Records from a collection:
----

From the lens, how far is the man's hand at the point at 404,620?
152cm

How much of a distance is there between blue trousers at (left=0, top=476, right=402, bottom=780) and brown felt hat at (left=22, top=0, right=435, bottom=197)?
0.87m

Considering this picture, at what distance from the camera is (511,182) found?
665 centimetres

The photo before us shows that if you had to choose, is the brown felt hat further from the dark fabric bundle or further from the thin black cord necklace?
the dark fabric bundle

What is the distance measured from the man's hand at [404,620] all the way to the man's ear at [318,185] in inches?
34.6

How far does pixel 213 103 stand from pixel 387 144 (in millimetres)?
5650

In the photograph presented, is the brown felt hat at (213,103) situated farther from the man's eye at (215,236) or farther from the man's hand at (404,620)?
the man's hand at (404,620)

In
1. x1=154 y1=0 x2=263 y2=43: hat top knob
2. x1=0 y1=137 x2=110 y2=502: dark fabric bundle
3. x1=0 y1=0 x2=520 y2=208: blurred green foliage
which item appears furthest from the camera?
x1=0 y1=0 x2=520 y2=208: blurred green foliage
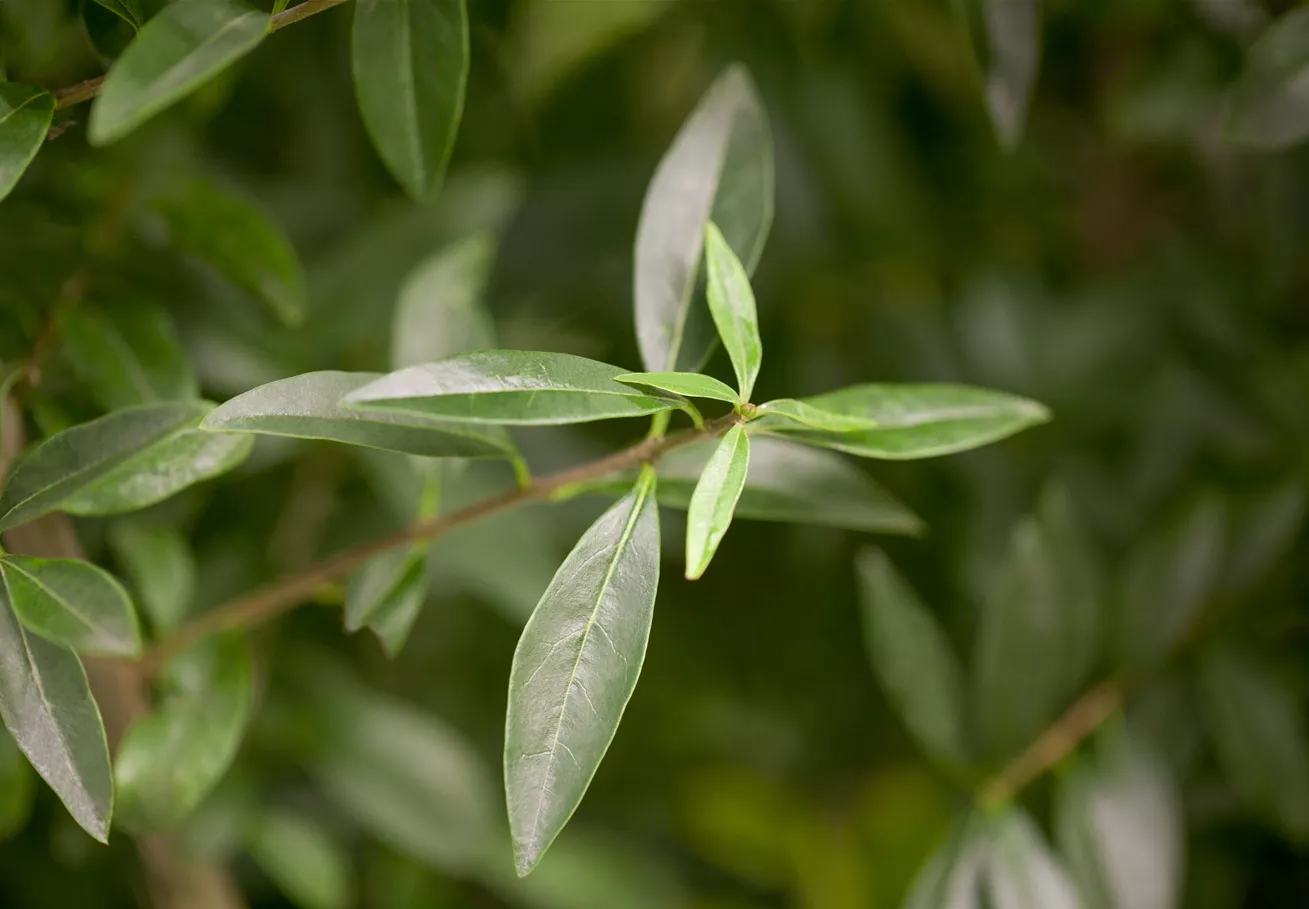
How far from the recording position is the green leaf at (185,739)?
0.47m

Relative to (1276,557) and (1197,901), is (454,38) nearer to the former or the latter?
(1276,557)

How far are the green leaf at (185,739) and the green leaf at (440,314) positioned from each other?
0.17 meters

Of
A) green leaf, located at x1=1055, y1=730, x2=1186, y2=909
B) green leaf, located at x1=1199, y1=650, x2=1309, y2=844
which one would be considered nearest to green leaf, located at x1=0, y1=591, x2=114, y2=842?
green leaf, located at x1=1055, y1=730, x2=1186, y2=909

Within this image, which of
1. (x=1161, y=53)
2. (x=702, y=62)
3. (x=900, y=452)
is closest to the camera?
(x=900, y=452)

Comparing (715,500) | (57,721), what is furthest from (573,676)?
(57,721)

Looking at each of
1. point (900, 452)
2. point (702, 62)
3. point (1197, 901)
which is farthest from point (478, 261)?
point (1197, 901)

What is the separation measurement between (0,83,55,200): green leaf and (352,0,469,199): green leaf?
113 mm

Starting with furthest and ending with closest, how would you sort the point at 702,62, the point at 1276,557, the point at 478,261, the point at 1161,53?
the point at 702,62
the point at 1161,53
the point at 1276,557
the point at 478,261

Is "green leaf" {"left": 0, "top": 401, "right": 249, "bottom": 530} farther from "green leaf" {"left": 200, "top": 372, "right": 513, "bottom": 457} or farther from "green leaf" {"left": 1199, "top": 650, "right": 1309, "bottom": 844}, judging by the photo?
"green leaf" {"left": 1199, "top": 650, "right": 1309, "bottom": 844}

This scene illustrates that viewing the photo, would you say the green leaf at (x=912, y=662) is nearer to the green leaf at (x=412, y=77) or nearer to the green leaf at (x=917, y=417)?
the green leaf at (x=917, y=417)

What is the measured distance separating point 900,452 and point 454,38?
24 centimetres

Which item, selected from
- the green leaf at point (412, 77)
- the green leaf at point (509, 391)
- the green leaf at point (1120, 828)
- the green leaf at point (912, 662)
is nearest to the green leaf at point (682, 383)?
the green leaf at point (509, 391)

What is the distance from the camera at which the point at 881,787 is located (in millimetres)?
1005

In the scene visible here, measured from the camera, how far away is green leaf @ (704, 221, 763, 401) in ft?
1.25
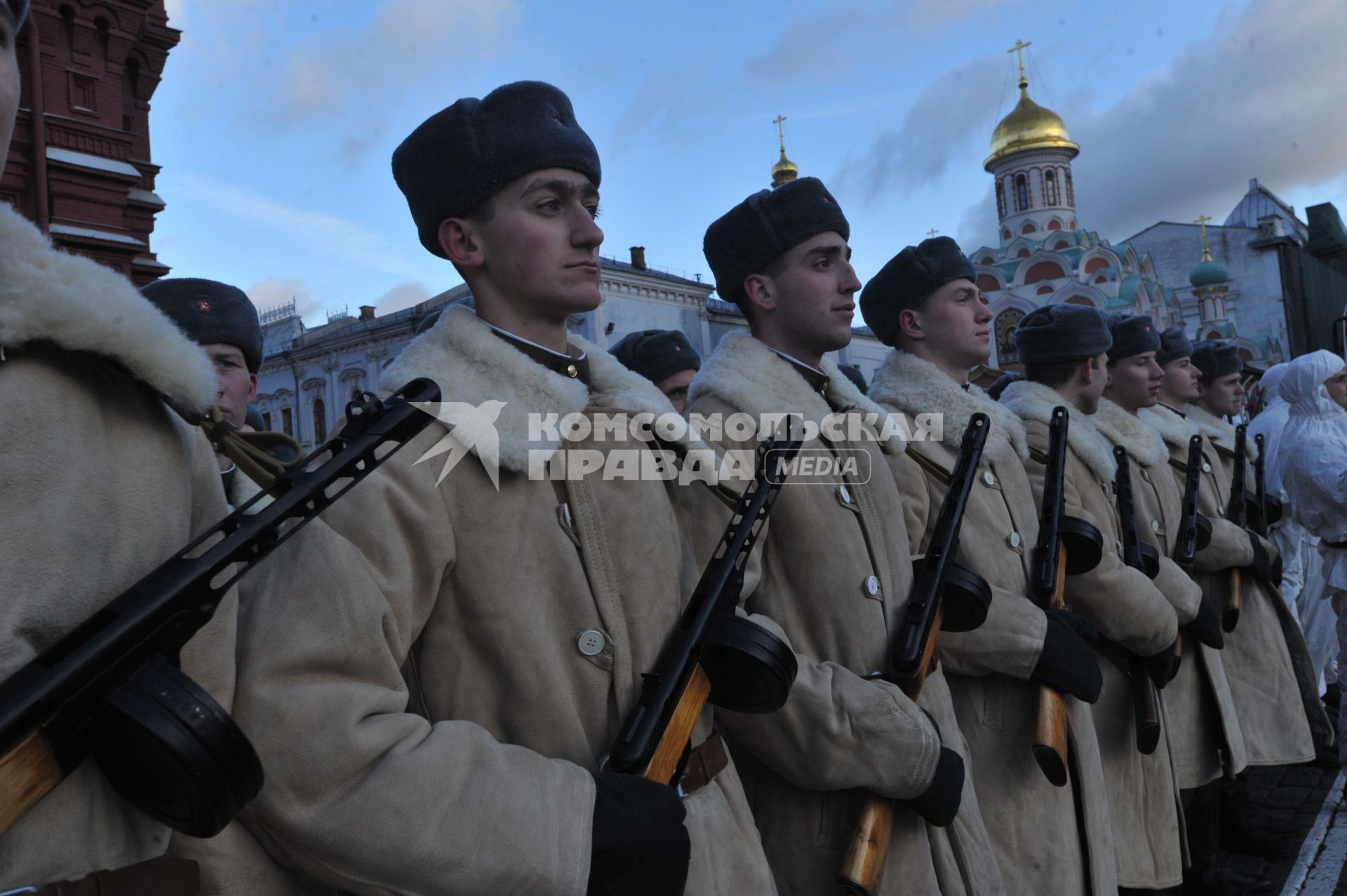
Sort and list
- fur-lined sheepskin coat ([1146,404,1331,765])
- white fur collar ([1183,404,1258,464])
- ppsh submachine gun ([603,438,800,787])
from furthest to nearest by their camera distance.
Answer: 1. white fur collar ([1183,404,1258,464])
2. fur-lined sheepskin coat ([1146,404,1331,765])
3. ppsh submachine gun ([603,438,800,787])

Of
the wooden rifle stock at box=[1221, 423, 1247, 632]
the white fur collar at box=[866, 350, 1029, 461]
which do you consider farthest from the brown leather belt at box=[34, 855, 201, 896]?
the wooden rifle stock at box=[1221, 423, 1247, 632]

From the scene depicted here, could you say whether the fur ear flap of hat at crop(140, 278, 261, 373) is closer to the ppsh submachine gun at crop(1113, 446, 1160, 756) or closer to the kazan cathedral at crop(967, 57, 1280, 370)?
the ppsh submachine gun at crop(1113, 446, 1160, 756)

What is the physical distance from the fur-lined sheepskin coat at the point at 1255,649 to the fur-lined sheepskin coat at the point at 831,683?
3.10 metres

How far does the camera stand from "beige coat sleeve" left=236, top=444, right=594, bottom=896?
138 cm

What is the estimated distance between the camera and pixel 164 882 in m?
1.22

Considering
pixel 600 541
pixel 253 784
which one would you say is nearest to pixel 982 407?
pixel 600 541

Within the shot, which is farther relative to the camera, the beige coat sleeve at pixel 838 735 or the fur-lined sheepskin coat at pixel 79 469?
the beige coat sleeve at pixel 838 735

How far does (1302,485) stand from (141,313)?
6.27 m

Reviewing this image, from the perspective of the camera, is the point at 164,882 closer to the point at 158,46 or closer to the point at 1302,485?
the point at 1302,485

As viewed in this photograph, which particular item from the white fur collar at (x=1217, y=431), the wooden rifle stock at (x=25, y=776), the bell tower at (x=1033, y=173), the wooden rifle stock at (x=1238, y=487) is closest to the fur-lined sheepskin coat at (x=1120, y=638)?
the wooden rifle stock at (x=1238, y=487)

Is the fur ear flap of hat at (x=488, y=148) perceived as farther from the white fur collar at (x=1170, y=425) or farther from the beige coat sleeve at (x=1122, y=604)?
the white fur collar at (x=1170, y=425)

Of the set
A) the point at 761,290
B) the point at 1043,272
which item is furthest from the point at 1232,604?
the point at 1043,272

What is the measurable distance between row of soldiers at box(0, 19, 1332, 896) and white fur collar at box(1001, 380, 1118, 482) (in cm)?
45

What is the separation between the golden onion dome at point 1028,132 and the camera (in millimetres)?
40156
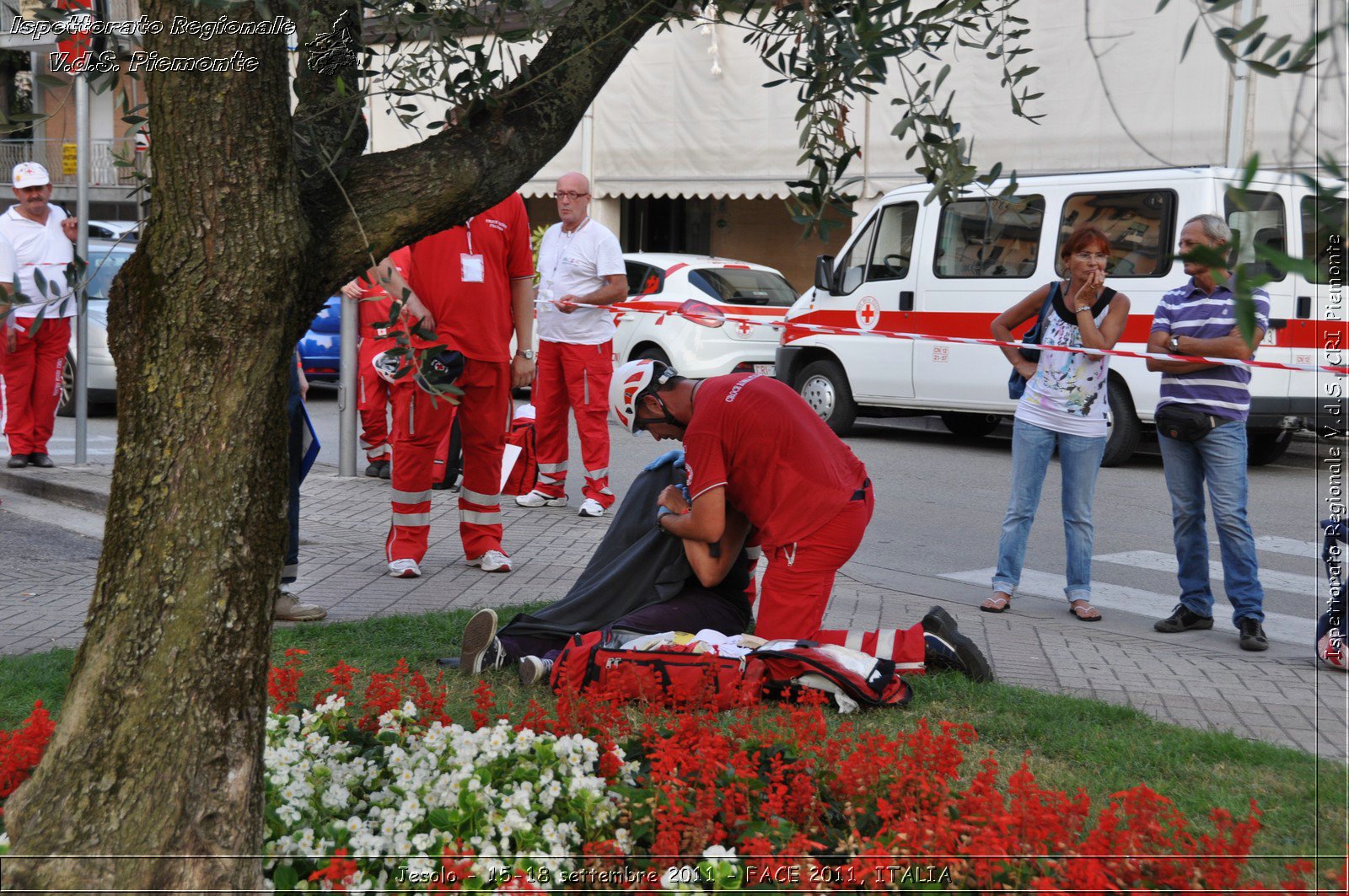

----

Transcribe every line of the entries above word for word, omitting the pictures from your copy.

Solution for this problem.
From the lens, how far is the man's hand at the point at 404,620?
152cm

How much of a distance is there between blue trousers at (left=0, top=476, right=402, bottom=780) and brown felt hat at (left=22, top=0, right=435, bottom=197)?
0.87m

Considering this picture, at what distance from the camera is (511,182) found?
665 centimetres

The photo before us shows that if you had to choose, is the brown felt hat further from the dark fabric bundle or further from the thin black cord necklace?
the dark fabric bundle

What is the distance measured from the man's hand at [404,620] all the way to the man's ear at [318,185] in inches?
34.6

How far does pixel 213 103 stand from pixel 387 144 (in millimetres)?
5650

In the photograph presented, is the brown felt hat at (213,103) situated farther from the man's eye at (215,236) or farther from the man's hand at (404,620)?
the man's hand at (404,620)

In
1. x1=154 y1=0 x2=263 y2=43: hat top knob
2. x1=0 y1=137 x2=110 y2=502: dark fabric bundle
3. x1=0 y1=0 x2=520 y2=208: blurred green foliage
which item appears furthest from the camera?
x1=0 y1=0 x2=520 y2=208: blurred green foliage
How far from the recording position is the green leaf at (185,739)?
0.47m

Relative to (1276,557) and (1197,901), is (454,38) nearer to the former or the latter?
(1276,557)

How far are the green leaf at (185,739) and the green leaf at (440,314) positioned from each other?
0.17 meters

Of
A) green leaf, located at x1=1055, y1=730, x2=1186, y2=909
B) green leaf, located at x1=1199, y1=650, x2=1309, y2=844
which one would be considered nearest to green leaf, located at x1=0, y1=591, x2=114, y2=842?
green leaf, located at x1=1055, y1=730, x2=1186, y2=909

Within this image, which of
1. (x=1161, y=53)
2. (x=702, y=62)
3. (x=900, y=452)
is closest to the camera?
(x=900, y=452)

Comparing (715,500) | (57,721), what is furthest from (573,676)?
(57,721)

Looking at each of
1. point (900, 452)
2. point (702, 62)
3. point (1197, 901)
which is farthest from point (478, 261)?
point (1197, 901)

What is the separation measurement between (0,83,55,200): green leaf and (352,0,469,199): green leaf?
113 mm

Starting with furthest and ending with closest, how would you sort the point at 702,62, the point at 1276,557, the point at 478,261, the point at 1161,53?
the point at 702,62
the point at 1161,53
the point at 1276,557
the point at 478,261

Is "green leaf" {"left": 0, "top": 401, "right": 249, "bottom": 530} farther from "green leaf" {"left": 200, "top": 372, "right": 513, "bottom": 457} or farther from "green leaf" {"left": 1199, "top": 650, "right": 1309, "bottom": 844}, judging by the photo?
"green leaf" {"left": 1199, "top": 650, "right": 1309, "bottom": 844}

This scene illustrates that viewing the photo, would you say the green leaf at (x=912, y=662) is nearer to the green leaf at (x=412, y=77) or nearer to the green leaf at (x=917, y=417)?
the green leaf at (x=917, y=417)

What is the measured distance separating point 900,452 and point 454,38?
24 centimetres

Which item, selected from
- the green leaf at point (412, 77)
- the green leaf at point (509, 391)
- the green leaf at point (1120, 828)
- the green leaf at point (912, 662)
is nearest to the green leaf at point (682, 383)?
the green leaf at point (509, 391)

What is the distance from the camera at which the point at 881,787 is located (in millimetres)?
1005

In the scene visible here, measured from the camera, how far away is green leaf @ (704, 221, 763, 401) in ft?
1.25
Sort and list
- fur-lined sheepskin coat ([1146,404,1331,765])
- white fur collar ([1183,404,1258,464])
- ppsh submachine gun ([603,438,800,787])
from furthest to nearest by their camera distance.
Answer: 1. white fur collar ([1183,404,1258,464])
2. fur-lined sheepskin coat ([1146,404,1331,765])
3. ppsh submachine gun ([603,438,800,787])

Of
the wooden rifle stock at box=[1221, 423, 1247, 632]
the white fur collar at box=[866, 350, 1029, 461]
which do you consider farthest from the brown leather belt at box=[34, 855, 201, 896]?
the wooden rifle stock at box=[1221, 423, 1247, 632]

From the scene depicted here, could you say whether the fur ear flap of hat at crop(140, 278, 261, 373) is closer to the ppsh submachine gun at crop(1113, 446, 1160, 756) or closer to the kazan cathedral at crop(967, 57, 1280, 370)?
the ppsh submachine gun at crop(1113, 446, 1160, 756)

What is the physical distance from the fur-lined sheepskin coat at the point at 1255,649 to the fur-lined sheepskin coat at the point at 831,683?
3.10 metres

How far does the camera stand from "beige coat sleeve" left=236, top=444, right=594, bottom=896?
138 cm

What is the estimated distance between the camera and pixel 164 882 in m?
1.22

Considering
pixel 600 541
pixel 253 784
which one would you say is nearest to pixel 982 407?
pixel 600 541

Within the shot, which is farther relative to the camera, the beige coat sleeve at pixel 838 735 or the fur-lined sheepskin coat at pixel 79 469?
the beige coat sleeve at pixel 838 735

How far does (1302,485) stand from (141,313)?
6.27 m

Reviewing this image, from the perspective of the camera, is the point at 164,882 closer to the point at 158,46 or closer to the point at 1302,485?
the point at 1302,485

As viewed in this photograph, which particular item from the white fur collar at (x=1217, y=431), the wooden rifle stock at (x=25, y=776), the bell tower at (x=1033, y=173), the wooden rifle stock at (x=1238, y=487) is closest to the fur-lined sheepskin coat at (x=1120, y=638)?
the wooden rifle stock at (x=1238, y=487)

Is the fur ear flap of hat at (x=488, y=148) perceived as farther from the white fur collar at (x=1170, y=425) or farther from the beige coat sleeve at (x=1122, y=604)?
the white fur collar at (x=1170, y=425)

Of the set
A) the point at 761,290
B) the point at 1043,272
which item is furthest from the point at 1232,604?
the point at 1043,272

What is the measurable distance between row of soldiers at box(0, 19, 1332, 896) and white fur collar at box(1001, 380, 1118, 482) (in cm)?
45

What is the separation between the golden onion dome at point 1028,132 and the camera (in millimetres)?
40156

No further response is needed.